┌─ Data supplied

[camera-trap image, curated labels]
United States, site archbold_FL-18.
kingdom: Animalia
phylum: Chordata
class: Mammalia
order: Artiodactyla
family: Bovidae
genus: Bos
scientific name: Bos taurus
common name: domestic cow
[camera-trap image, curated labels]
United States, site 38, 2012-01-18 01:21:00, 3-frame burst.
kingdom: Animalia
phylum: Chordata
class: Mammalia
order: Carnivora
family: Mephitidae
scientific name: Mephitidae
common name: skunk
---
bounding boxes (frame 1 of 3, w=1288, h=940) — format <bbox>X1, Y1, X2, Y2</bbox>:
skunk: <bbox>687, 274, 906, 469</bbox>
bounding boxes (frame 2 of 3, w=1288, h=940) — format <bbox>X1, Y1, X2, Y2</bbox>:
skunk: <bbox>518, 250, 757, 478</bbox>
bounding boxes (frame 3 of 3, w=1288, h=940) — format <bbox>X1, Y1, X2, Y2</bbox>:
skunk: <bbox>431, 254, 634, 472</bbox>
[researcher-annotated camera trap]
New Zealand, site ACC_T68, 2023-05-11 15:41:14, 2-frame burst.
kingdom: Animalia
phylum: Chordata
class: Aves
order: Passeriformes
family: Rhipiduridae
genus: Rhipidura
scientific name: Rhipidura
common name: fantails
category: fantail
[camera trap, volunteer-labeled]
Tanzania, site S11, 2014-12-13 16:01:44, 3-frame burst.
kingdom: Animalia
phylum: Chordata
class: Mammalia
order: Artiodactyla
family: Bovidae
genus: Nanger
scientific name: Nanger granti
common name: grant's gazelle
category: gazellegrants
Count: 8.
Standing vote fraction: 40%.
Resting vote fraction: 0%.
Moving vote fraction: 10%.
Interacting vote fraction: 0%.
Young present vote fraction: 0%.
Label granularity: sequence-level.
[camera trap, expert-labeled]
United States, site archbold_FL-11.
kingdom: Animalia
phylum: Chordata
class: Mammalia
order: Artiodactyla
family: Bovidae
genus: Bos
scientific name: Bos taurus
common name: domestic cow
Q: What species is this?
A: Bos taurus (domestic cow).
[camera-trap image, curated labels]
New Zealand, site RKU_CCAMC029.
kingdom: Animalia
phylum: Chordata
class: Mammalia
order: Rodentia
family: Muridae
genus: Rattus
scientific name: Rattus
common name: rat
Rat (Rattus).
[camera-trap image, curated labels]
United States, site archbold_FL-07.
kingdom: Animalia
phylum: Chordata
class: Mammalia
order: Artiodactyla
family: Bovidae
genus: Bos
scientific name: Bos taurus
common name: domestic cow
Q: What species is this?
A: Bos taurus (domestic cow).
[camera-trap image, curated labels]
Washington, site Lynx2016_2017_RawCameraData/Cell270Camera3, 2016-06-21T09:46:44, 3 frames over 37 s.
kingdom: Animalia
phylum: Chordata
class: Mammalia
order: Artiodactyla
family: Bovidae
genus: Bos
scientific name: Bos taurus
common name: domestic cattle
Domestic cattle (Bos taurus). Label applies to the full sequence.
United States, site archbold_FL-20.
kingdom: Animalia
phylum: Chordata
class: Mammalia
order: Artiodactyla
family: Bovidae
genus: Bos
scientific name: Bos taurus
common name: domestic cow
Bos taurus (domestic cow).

└─

Exercise:
Line count for "United": count the lines in the records above that contain this word, and write only the number.

Answer to this task:
5